Context. Context. Context. The exegete's cheer (learned at Dallas Theological Seminary).
Jeremiah 29:11 is part of a letter written to a people in exile to keep them from being discouraged by their circumstances and deceived by false prophets (vv. 4-9).
And they are given (1) a promise of restoration and (2) a path to attain it.

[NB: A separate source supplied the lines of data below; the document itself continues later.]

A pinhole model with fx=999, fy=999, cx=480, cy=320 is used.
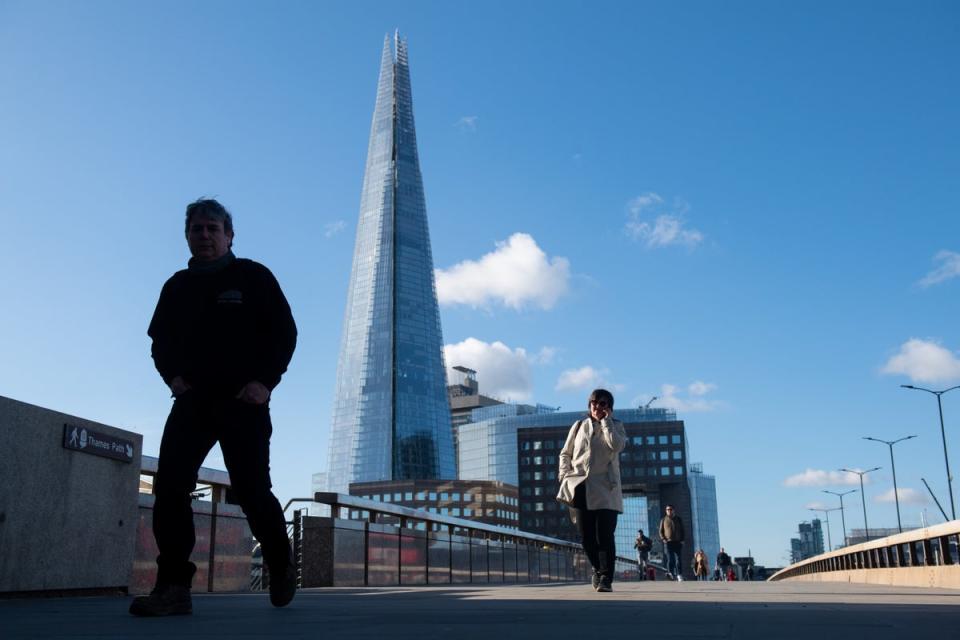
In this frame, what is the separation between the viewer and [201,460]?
5434 millimetres

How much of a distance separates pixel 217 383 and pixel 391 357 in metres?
157

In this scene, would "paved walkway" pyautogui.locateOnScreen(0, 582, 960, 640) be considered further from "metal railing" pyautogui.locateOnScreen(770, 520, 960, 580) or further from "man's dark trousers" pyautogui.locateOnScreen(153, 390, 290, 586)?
"metal railing" pyautogui.locateOnScreen(770, 520, 960, 580)

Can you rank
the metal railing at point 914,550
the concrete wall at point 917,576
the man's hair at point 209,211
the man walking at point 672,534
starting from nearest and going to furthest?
the man's hair at point 209,211 < the metal railing at point 914,550 < the concrete wall at point 917,576 < the man walking at point 672,534

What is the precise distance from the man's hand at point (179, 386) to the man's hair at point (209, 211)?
35.4 inches

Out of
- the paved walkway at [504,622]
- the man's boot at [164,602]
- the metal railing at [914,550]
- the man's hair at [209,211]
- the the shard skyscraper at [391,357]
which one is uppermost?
the the shard skyscraper at [391,357]

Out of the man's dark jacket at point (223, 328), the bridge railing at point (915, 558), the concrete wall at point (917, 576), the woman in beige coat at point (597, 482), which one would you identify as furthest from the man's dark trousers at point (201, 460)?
the concrete wall at point (917, 576)

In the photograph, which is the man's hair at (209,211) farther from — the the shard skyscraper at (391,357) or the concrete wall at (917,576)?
the the shard skyscraper at (391,357)

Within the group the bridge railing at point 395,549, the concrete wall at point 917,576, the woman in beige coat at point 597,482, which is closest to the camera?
the woman in beige coat at point 597,482

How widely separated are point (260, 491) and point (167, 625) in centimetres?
118

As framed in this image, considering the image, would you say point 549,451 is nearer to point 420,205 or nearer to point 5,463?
point 420,205

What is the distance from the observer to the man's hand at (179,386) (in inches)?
212

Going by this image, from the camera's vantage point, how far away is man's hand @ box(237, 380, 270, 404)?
209 inches

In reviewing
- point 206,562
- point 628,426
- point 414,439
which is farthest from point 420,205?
point 206,562

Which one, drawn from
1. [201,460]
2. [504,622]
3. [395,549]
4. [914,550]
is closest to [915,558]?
[914,550]
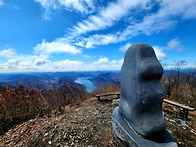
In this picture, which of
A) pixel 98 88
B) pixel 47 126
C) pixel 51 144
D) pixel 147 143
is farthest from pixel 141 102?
pixel 98 88

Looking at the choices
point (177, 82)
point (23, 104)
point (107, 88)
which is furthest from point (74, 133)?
point (177, 82)

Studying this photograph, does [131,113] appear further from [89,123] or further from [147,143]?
[89,123]

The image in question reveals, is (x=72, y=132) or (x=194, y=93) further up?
(x=194, y=93)

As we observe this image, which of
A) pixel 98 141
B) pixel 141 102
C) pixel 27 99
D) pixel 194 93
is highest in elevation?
pixel 141 102

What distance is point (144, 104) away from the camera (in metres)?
2.03

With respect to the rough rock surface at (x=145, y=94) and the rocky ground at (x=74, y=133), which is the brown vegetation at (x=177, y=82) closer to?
the rocky ground at (x=74, y=133)

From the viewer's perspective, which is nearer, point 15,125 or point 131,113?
point 131,113

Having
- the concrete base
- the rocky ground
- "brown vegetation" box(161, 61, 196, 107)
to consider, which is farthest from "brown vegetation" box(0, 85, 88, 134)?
"brown vegetation" box(161, 61, 196, 107)

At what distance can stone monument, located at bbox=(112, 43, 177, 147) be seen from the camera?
195 cm

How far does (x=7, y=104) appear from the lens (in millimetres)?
3830

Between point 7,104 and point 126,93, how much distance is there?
4.58 meters

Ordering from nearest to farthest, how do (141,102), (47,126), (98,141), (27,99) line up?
(141,102) < (98,141) < (47,126) < (27,99)

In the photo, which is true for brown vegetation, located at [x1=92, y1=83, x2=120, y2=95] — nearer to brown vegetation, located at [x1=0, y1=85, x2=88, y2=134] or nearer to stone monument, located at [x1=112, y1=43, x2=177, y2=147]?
brown vegetation, located at [x1=0, y1=85, x2=88, y2=134]

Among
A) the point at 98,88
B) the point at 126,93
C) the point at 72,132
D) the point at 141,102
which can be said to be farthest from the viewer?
the point at 98,88
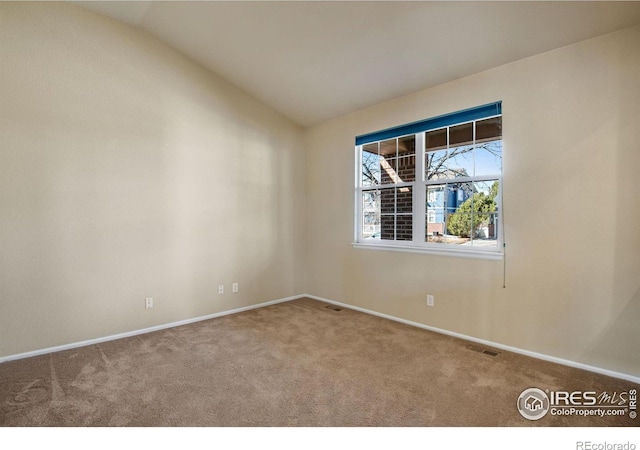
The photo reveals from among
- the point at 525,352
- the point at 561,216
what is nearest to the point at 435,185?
the point at 561,216

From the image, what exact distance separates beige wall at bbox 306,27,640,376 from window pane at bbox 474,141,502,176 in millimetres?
159

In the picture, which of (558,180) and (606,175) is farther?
(558,180)

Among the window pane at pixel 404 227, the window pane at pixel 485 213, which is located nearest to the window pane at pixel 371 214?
the window pane at pixel 404 227

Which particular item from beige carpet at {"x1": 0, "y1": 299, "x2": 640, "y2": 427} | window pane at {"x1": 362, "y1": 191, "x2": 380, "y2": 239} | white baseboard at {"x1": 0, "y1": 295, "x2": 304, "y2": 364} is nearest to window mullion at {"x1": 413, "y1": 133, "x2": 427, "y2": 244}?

10 “For the Lord says, ‘Only when the seventy years of Babylonian rule are over will I again take up consideration for you. Then I will fulfill my gracious promise to you and restore you to your homeland. 11 For I know what I have planned for you,’ says the Lord. ‘I have plans to prosper you, not to harm you. I have plans to give you a future filled with hope. 12 When you call out to me and come to me in prayer, I will hear your prayers. 13 When you seek me in prayer and worship, you will find me available to you. If you seek me with all your heart and soul, 14 I will make myself available to you,’ says the Lord. ‘Then I will reverse your plight and will regather you from all the nations and all the places where I have exiled you,’ says the Lord. ‘I will bring you back to the place from which I exiled you.’
The scope of ultimate restoration is expanded by the resurrection of Jesus. But the path to the promise remains the same.
"'When you seek me in prayer and worship, you will find me available to you. If you seek me with all your heart and soul, I will make myself available to you,’ says the Lord" (NET Bible).